▶ _Source text_:
▽

Operators need to complete the prerequisites before the deploy of the
Operator Nexus platform software. Some of these steps may take
extended amounts of time, thus, a review of these prerequisites may prove beneficial.
In subsequent deployments of Operator Nexus instances, you can skip to creating the on-premises
Network Fabric and the Cluster.
Azure prerequisites
When deploying Operator Nexus for the first time or in a new region,
you'll first need to create a Network Fabric Controller and then a Cluster Manager as specified in
the Azure Operator Nexus Prerequisites page. Additionally, the following tasks need to be accomplished:
Set up users, policies, permissions, and RBAC
Set up Resource Groups to place and group resources in a logical manner
that will be created for Operator Nexus platform.
Establish ExpressRoute connectivity from your WAN to an Azure Region
To enable Microsoft Defender for Endpoint for on-premises bare metal machines (BMMs), you must
have selected a Defender for Servers plan in your Operator Nexus subscription before deployment.
Additional information available on the Defender for Cloud Security page.
On your premises prerequisites
When deploying Operator Nexus on-premises instance in your datacenter, various teams are likely involved performing various roles. The following tasks must be performed accurately in order to ensure a successful platform software installation.
Physical hardware setup
An operator that wishes to take advantage of the Operator Nexus service needs to
purchase, install, configure, and operate hardware resources. This section of
the document describes the necessary components and efforts to purchase and implement the appropriate hardware systems. This section discusses the bill of materials, the rack elevations diagram and the cabling diagram, and the steps required to assemble the hardware.
Using the Bill of Materials (BOM)
To ensure a seamless operator experience, Operator Nexus has developed a BOM for the hardware acquisition necessary for the service. This BOM is a comprehensive list of the necessary components and quantities needed to implement the environment for a successful implementation and maintenance of the on-premises instance. The BOM is structured to provide the operator with a series of stock keeping units (SKU) that can be ordered from hardware vendors. SKUs is discussed later in the document.

△

▶ _Task to carry out_: Continue the Operator Nexus deployment prerequisites text from where it stops.

▶ _Supplied material_:
▽

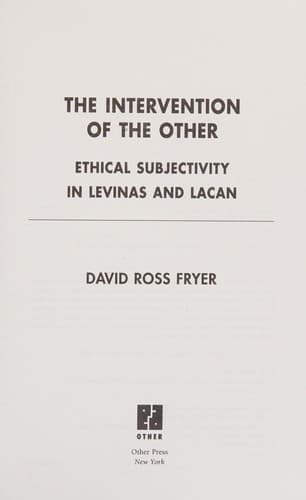 Cover of The intervention of the other by David Ross Fryer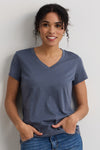 womens 100% organic cotton relaxed v-neck t-shirt - slate blue- fair indigo - ethically made fair trade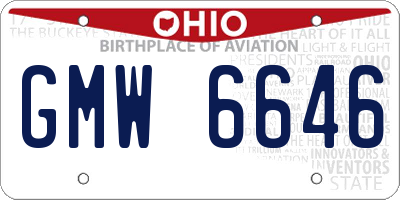 OH license plate GMW6646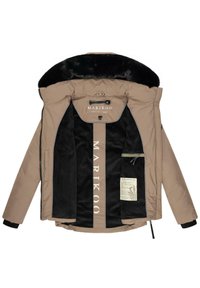 Beige geïsoleerde jas met een zwart nepbont kraag, ritsluiting en zwarte voering. Voorzien van binnenlabels en een opvallend merkimago.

△

▶ _Exercise answer_:
Using the elevation diagram
The rack elevation diagram is a graphical reference that demonstrates how the
servers and other components fit into the assembled and configured racks. The
rack elevation diagram is provided as part of the overall build instructions. It will help the operators staff to correctly configure and install all of the hardware components necessary for service operation.
Cabling diagram
Cabling diagrams are graphical representations of the cable connections that are required to provide network services to components installed within the racks. Following the cabling diagram ensures proper implementation of the various components in the build.
How to order based on SKU
SKU definition
A SKU is an inventory management and tracking method
that allows grouping of multiple components into a single designator. A SKU
allows an operator to order all needed components with through specify one SKU
number. The SKU expedites the operator and vendor interaction while reducing
ordering errors because of complex parts lists.
Placing a SKU-based order
Operator Nexus has created a series of SKUs with vendors such as Dell, Pure
Storage and Arista that the operator can reference when they place
an order. Thus, an operator simply needs to place an order based on the SKU
information provided by Operator Nexus to the vendor to receive the correct
parts list for the build.
How to build the physical hardware footprint
The physical hardware build is executed through a series of steps, which will be detailed in this section.
There are three prerequisite steps before the build execution. This section will also discuss assumptions
concerning the skills of the operator's employees to execute the build.
Ordering and receipt of the specific hardware infrastructure SKU
The ordering of the appropriate SKU and delivery of hardware to the site must occur before the
start of building. Adequate time should be allowed for this step. We recommend the operator
communicate with the supplier of the hardware early in the process to ensure and understand
delivery timeframes.
Site preparation
The installation site can support the hardware infrastructure from a space, power,
and network perspective. The specific site requirements will be defined by the SKU purchased for the
site. This step can be accomplished after the order is placed and before the receipt of the
SKU.
Scheduling resources
The build process requires several different staff members to perform the
build, such as engineers to provide power, network access and cabling, systems
staff to assemble the racks, switches, and servers, to name a few. To ensure that the
build is accomplished in a timely manner, we recommend scheduling these team members
in advance based on the delivery schedule.
Assumptions about build staff skills
The staff performing the build should be experienced at assembling systems
hardware such as racks, switches, PDUs, and servers. The instructions provided will discuss
the steps of the process, while referencing rack elevations and cabling diagrams.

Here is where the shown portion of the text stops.